In December 1816 he was demoted to Private by the order of Grand Duke Konstantin Pavlovich for "rude behavior in the house of a collegiate assessor, Mrs Wangersheim, not paying his debt to a candy shop, and laziness in military service".
He shot and fatally wounded the governor of Saint Petersburg and a popular hero of the Napoleonic Wars, General Mikhail Andreyevich Miloradovich, who attempted to pacify the Decembrists troops and prevent the bloodletting.
Kakhovsky also killed the commander of the Life-guard grenadier regiment colonel Ludwig Niklaus von Stürler who went to the Senate Square to persuade his soldiers not to take part in the uprising, and wounded another officer Gastfer.
He argued before the Investigating Commission, that the high-handedness of the bureaucracy, the lack of respect for ancient gentry freedom, and the favoritism shown to foreigners had been the primary cause of the suppressed uprising.
He was executed (at the second attempt) along with four other ringleaders—Pavel Pestel, Sergey Muravyov-Apostol, Mikhail Bestuzhev-Ryumin and Kondraty Ryleyev on a crownwork of the Peter and Paul Fortress on 25 July 1826, and presumably interred with the rest of the five in a secret grave on Goloday Island in Saint Petersburg.

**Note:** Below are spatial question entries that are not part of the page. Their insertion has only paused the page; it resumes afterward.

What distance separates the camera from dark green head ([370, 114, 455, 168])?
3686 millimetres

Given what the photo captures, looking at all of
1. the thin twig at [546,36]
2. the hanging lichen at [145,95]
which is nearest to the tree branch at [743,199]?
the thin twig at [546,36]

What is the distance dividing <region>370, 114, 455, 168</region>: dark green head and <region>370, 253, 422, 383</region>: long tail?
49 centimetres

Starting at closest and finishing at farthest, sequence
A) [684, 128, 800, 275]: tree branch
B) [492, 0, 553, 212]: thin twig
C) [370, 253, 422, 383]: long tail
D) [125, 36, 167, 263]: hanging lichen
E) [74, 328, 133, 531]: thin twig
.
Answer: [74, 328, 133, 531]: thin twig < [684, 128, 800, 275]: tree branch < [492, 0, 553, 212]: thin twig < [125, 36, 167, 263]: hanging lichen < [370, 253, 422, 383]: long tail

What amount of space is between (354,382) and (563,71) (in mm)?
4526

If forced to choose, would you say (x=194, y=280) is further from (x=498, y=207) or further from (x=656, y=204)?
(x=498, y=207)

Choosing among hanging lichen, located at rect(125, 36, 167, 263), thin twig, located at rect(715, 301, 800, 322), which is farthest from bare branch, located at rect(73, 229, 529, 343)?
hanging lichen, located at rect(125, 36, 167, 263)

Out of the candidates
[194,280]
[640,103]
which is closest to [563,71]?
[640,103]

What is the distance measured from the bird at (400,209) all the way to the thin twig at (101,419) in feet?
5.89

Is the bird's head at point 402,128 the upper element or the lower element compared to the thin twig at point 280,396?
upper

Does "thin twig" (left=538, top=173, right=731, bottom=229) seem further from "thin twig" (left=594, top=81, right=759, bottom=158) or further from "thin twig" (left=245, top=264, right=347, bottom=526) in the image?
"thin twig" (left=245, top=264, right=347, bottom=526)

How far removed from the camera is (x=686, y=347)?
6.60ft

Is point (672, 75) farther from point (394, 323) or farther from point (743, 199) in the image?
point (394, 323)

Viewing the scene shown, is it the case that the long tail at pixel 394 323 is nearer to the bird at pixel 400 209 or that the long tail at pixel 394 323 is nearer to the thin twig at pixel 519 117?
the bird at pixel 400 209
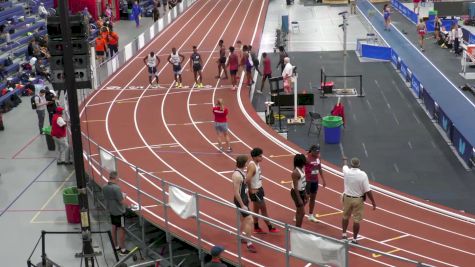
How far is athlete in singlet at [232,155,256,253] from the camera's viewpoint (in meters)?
13.1

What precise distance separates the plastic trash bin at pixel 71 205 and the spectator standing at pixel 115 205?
1.91m

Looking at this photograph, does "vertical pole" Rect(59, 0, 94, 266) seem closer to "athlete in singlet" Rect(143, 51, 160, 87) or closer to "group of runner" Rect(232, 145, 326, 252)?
"group of runner" Rect(232, 145, 326, 252)

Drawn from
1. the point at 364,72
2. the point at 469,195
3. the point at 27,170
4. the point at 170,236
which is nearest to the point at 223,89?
the point at 364,72

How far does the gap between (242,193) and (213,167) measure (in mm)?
5476

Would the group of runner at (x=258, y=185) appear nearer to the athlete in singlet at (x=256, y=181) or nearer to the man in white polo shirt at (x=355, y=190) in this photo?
the athlete in singlet at (x=256, y=181)

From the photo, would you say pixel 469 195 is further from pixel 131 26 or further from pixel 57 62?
pixel 131 26

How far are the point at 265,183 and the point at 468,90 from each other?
12872mm

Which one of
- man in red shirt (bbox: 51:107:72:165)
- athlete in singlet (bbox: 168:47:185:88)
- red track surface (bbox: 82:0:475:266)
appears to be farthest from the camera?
athlete in singlet (bbox: 168:47:185:88)

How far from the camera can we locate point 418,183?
18562 millimetres

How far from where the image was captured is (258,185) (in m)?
13.7

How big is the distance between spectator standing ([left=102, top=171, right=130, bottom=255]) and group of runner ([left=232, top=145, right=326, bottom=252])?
2.40 m

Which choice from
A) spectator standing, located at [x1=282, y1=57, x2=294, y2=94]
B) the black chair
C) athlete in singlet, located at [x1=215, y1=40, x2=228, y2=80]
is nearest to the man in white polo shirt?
the black chair

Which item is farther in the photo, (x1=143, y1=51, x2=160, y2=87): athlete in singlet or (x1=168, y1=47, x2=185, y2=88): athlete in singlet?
(x1=143, y1=51, x2=160, y2=87): athlete in singlet

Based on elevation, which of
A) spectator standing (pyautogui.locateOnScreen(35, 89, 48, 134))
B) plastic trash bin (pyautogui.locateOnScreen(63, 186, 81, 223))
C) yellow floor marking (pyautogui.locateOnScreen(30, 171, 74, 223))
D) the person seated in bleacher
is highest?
the person seated in bleacher
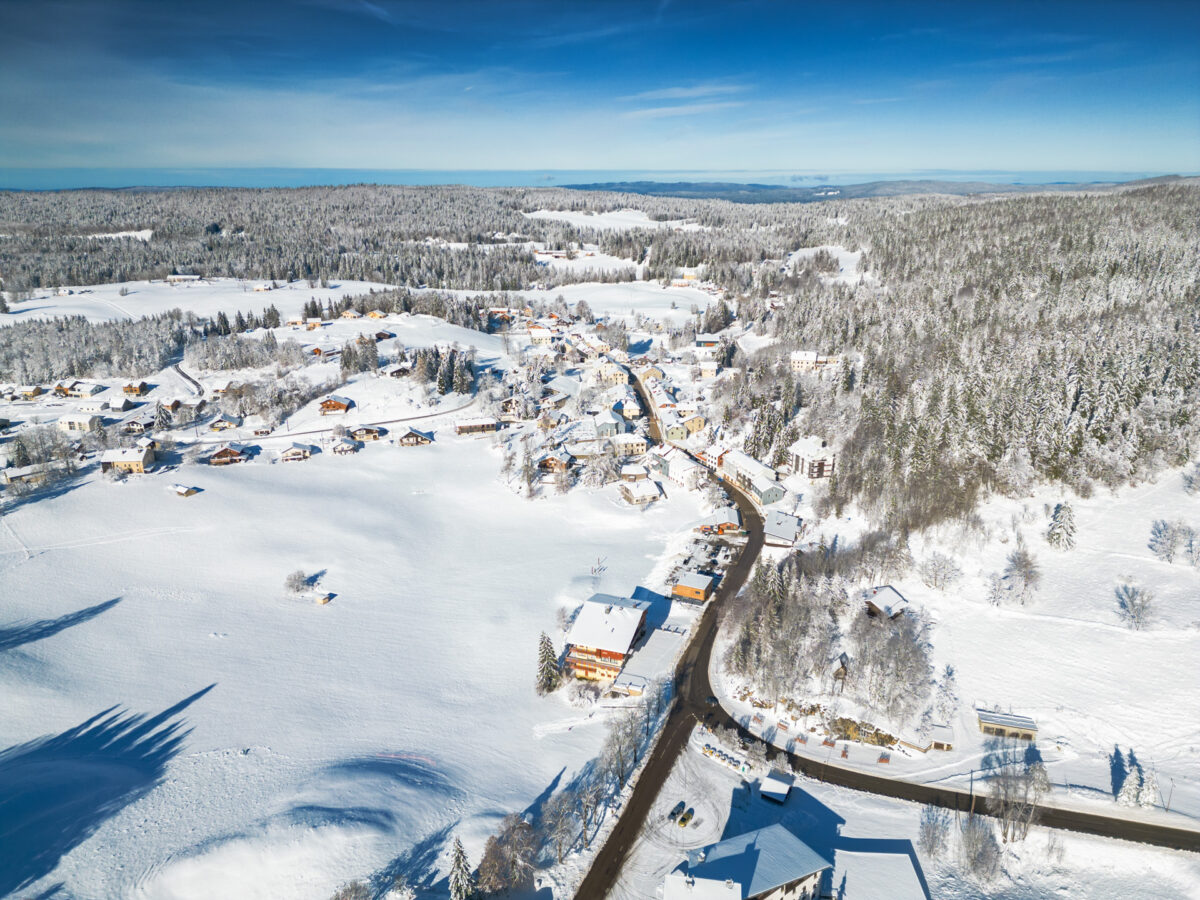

His grandniece Irina Konstantinovna Kakhovskaya (1887 – 1960) was a Left Socialist-Revolutionary militant and also became a terrorist: in 1918 she collaborated in the assassination of the German governor of Ukraine Hermann von Eichhorn, and actively worked in two failed attempts on the lives of Hetman Pavlo Skoropadskyi and General Anton Denikin.